begin Records shown
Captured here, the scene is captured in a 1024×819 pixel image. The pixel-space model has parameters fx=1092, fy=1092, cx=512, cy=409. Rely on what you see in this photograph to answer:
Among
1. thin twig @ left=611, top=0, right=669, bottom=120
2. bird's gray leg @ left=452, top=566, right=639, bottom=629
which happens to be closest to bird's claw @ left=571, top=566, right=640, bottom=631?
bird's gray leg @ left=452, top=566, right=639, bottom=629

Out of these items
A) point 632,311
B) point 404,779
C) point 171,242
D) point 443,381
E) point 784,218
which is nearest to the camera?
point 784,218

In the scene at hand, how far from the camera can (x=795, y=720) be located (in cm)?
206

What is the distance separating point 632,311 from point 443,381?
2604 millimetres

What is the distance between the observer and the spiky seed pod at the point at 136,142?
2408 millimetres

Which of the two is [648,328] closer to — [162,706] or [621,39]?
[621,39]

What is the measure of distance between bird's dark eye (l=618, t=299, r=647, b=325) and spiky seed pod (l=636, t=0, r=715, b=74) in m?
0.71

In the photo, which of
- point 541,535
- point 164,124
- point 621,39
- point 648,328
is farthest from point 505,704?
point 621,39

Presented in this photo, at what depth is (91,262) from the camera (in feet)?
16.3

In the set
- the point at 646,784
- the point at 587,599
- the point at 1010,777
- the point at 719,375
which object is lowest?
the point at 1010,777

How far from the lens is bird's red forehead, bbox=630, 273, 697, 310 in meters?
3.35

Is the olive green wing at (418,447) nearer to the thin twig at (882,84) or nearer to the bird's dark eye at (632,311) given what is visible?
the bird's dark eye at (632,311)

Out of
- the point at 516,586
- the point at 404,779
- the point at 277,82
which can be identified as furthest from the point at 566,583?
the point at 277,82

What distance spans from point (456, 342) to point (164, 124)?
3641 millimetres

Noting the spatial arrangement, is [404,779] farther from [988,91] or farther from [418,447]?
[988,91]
end Records shown
## Your task
Rewrite all of the records above, substituting "viewer" for each "camera" and leaving everything else unchanged.

## Written response
Captured here, the scene is captured in a 1024×819 pixel image. The pixel-space model has parameters fx=1092, fy=1092, cx=512, cy=409. Rely on what you see in this photograph to answer:
Among
1. thin twig @ left=611, top=0, right=669, bottom=120
2. bird's gray leg @ left=452, top=566, right=639, bottom=629
which happens to be closest to bird's claw @ left=571, top=566, right=640, bottom=631?
bird's gray leg @ left=452, top=566, right=639, bottom=629

Out of these items
A) point 632,311
B) point 404,779
C) point 171,242
D) point 443,381
E) point 784,218
which is nearest to the viewer?
point 784,218

In the scene at hand, how far from the viewer can (x=795, y=720) be located (in cm)?
206

What is the distance separating point 632,311 from point 443,381?
2604 millimetres

What is the distance between the observer and the spiky seed pod at the point at 136,142?
2408 millimetres

Which of the two is [648,328] closer to — [162,706] or [621,39]?
[621,39]

What is the measure of distance between bird's dark eye (l=618, t=299, r=647, b=325) and spiky seed pod (l=636, t=0, r=715, b=74) in m?
0.71

In the photo, which of
- point 541,535
- point 164,124
- point 621,39
- point 648,328
is farthest from point 505,704?
point 621,39

Presented in this photo, at what depth is (91,262) from the viewer (in feet)?
16.3

In the set
- the point at 646,784
- the point at 587,599
- the point at 1010,777
- the point at 719,375
which object is lowest?
the point at 1010,777

How far from the lens is bird's red forehead, bbox=630, 273, 697, 310 in meters?
3.35

Is the olive green wing at (418,447) nearer to the thin twig at (882,84) or nearer to the bird's dark eye at (632,311) given what is visible?
the bird's dark eye at (632,311)

Out of
- the point at 516,586
- the point at 404,779
- the point at 277,82
which can be identified as furthest from the point at 566,583?
the point at 277,82

What distance spans from point (456, 342) to point (164, 124)?
3641 millimetres

Noting the spatial arrangement, is [404,779] farther from [988,91] or farther from [418,447]?
[988,91]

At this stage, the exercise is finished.